_What is needed_.
The required lines are those that contain "sourceMappingURL"; pull them out of the data and copy them.

[[ Data excerpts, beginning ]]

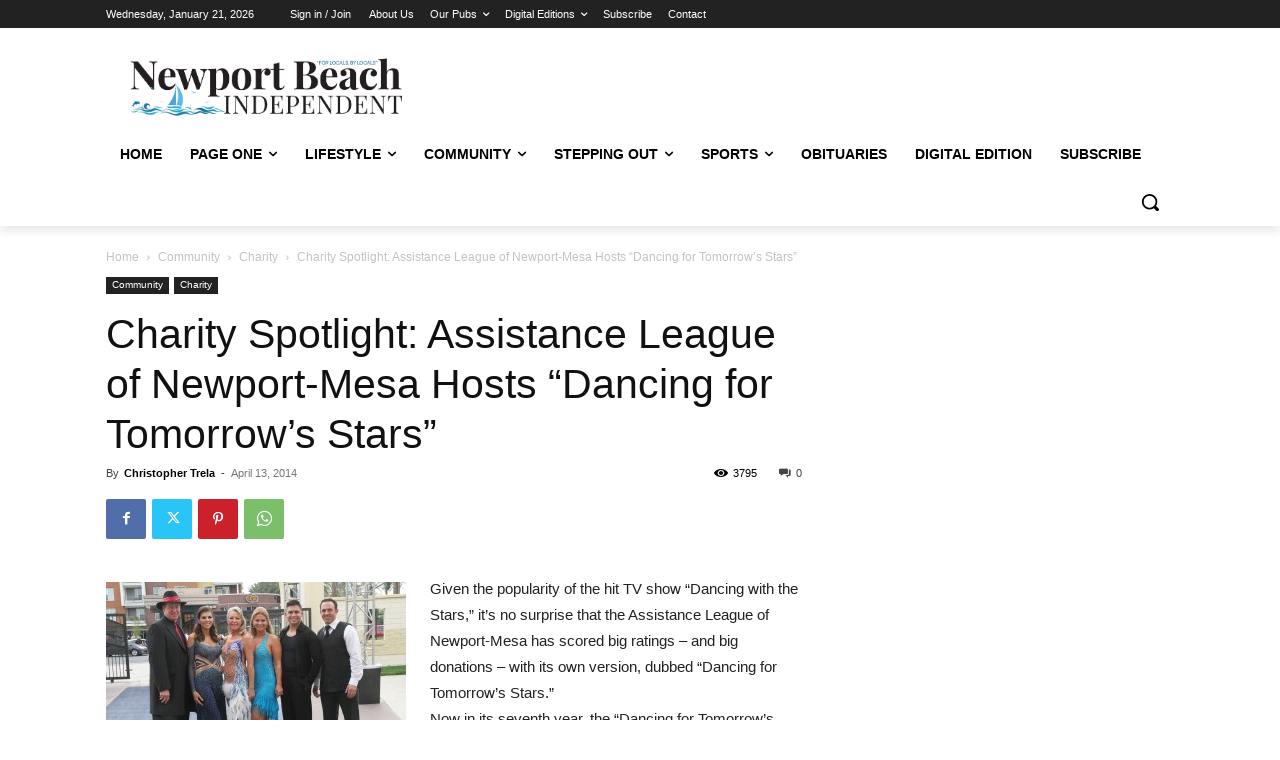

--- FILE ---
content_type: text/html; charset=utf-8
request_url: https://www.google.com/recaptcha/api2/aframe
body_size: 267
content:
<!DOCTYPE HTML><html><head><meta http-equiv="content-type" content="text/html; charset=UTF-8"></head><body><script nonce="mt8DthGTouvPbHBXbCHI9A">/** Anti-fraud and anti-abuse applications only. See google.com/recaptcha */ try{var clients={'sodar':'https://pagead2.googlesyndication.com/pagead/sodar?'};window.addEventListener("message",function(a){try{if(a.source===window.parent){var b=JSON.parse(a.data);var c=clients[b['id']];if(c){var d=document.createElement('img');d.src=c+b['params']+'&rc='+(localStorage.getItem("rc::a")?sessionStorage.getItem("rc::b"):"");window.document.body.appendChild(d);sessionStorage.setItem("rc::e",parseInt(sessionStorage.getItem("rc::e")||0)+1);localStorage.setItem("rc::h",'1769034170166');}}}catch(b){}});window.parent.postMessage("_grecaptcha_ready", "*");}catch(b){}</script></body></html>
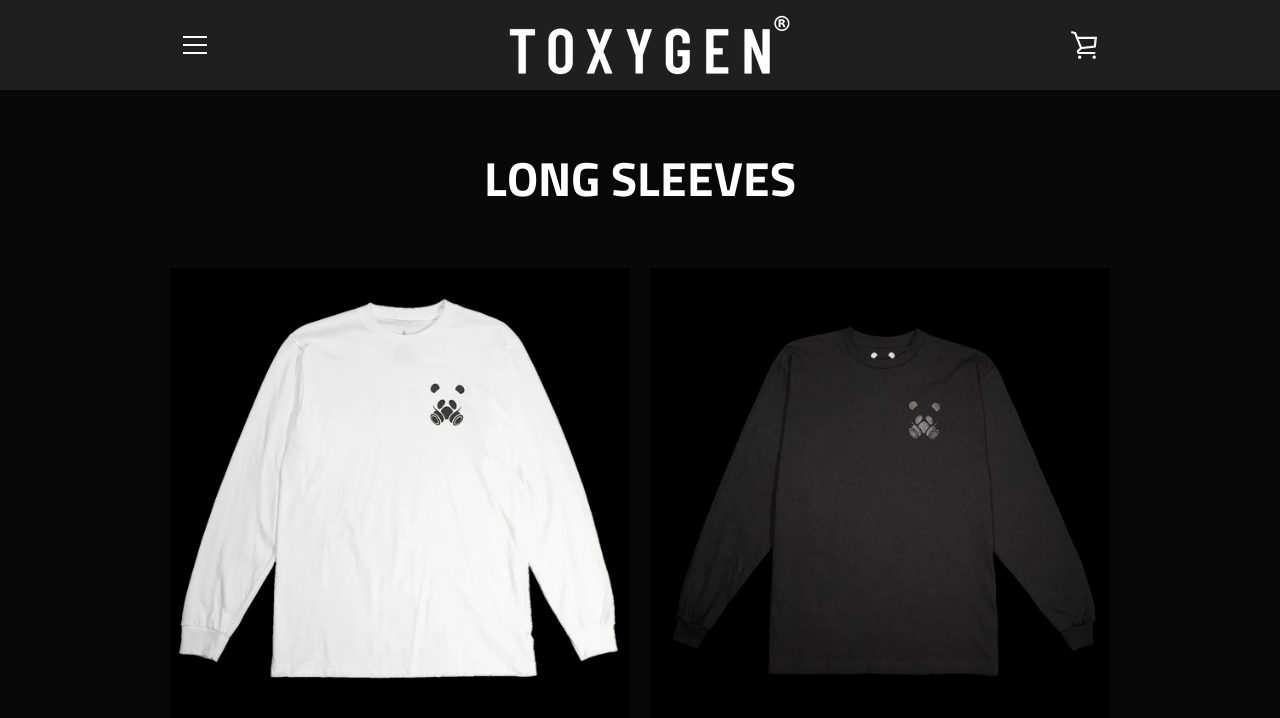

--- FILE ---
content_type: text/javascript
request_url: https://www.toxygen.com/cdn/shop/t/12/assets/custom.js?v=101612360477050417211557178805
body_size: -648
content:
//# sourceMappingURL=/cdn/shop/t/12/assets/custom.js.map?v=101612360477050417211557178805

[[ Data excerpts, end ]]
[[ Data excerpts, beginning ]]

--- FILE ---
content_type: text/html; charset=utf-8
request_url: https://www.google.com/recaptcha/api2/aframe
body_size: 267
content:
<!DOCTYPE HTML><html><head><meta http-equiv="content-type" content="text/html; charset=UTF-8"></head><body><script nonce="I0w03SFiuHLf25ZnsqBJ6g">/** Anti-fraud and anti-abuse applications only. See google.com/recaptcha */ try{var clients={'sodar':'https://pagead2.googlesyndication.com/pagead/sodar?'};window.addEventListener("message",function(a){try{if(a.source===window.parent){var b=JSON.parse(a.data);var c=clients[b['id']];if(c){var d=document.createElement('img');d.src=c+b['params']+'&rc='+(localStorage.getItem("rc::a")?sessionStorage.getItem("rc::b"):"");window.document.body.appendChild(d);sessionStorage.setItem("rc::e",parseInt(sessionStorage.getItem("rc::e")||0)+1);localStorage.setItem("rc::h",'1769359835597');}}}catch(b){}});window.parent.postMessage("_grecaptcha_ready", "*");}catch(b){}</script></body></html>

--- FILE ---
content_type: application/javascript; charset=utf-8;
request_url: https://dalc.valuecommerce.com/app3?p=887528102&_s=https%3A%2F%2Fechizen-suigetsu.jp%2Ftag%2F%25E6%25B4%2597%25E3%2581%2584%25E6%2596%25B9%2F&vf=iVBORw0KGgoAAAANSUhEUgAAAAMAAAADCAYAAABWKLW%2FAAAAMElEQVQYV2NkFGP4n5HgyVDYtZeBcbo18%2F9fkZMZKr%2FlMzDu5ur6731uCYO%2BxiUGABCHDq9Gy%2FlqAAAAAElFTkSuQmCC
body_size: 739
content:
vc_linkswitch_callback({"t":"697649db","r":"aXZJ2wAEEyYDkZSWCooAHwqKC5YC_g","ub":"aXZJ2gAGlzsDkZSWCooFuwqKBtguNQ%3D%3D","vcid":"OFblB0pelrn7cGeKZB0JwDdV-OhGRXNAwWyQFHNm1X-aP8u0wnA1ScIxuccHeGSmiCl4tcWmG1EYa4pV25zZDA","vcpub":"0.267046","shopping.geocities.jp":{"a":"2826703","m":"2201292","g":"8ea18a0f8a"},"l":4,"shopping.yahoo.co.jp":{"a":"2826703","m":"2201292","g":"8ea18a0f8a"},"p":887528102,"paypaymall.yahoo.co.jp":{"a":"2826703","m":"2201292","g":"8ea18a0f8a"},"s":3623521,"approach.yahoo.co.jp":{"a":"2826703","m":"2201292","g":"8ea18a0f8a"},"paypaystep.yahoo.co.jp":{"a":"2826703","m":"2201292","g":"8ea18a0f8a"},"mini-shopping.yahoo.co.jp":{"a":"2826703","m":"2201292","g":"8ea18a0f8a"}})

[[ Data excerpts, end ]]
[[ Data excerpts, beginning ]]

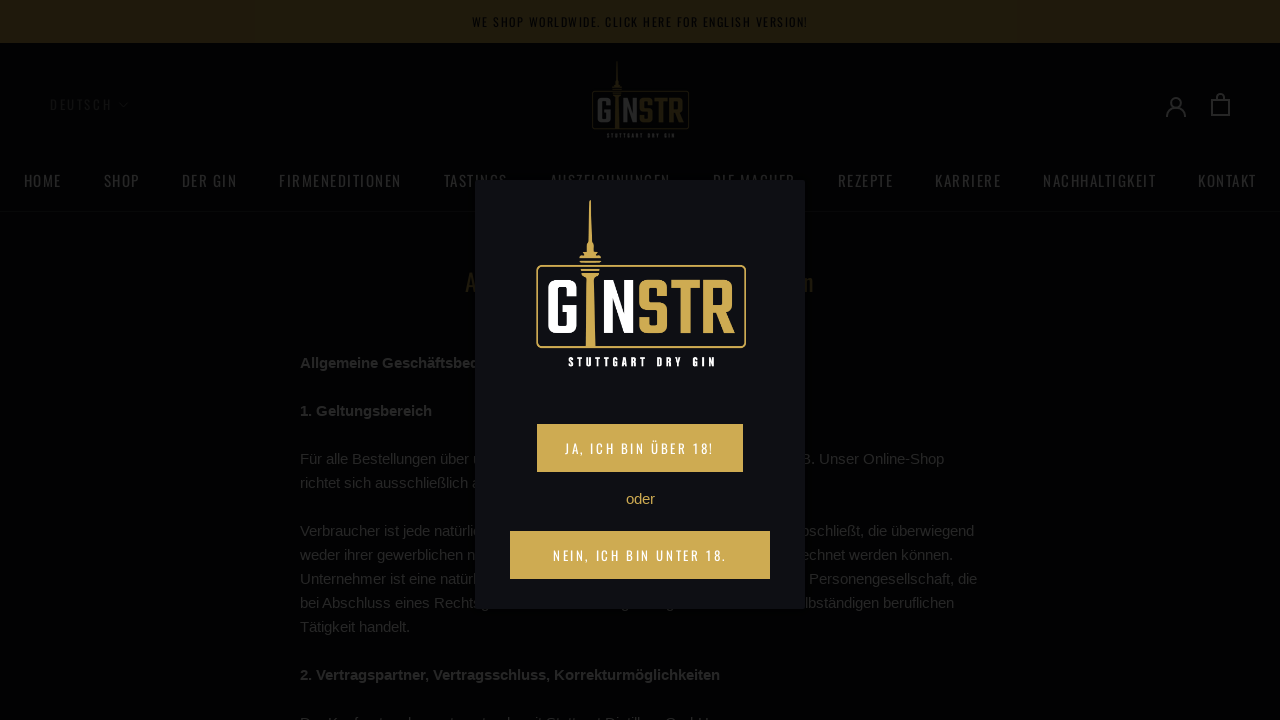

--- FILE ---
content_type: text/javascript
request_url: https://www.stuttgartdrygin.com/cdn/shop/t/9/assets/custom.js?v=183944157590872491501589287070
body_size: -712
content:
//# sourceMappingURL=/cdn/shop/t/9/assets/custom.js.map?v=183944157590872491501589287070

[[ Data excerpts, end ]]

_Output for this task_.
//# sourceMappingURL=/cdn/shop/t/12/assets/custom.js.map?v=101612360477050417211557178805
//# sourceMappingURL=/cdn/shop/t/9/assets/custom.js.map?v=183944157590872491501589287070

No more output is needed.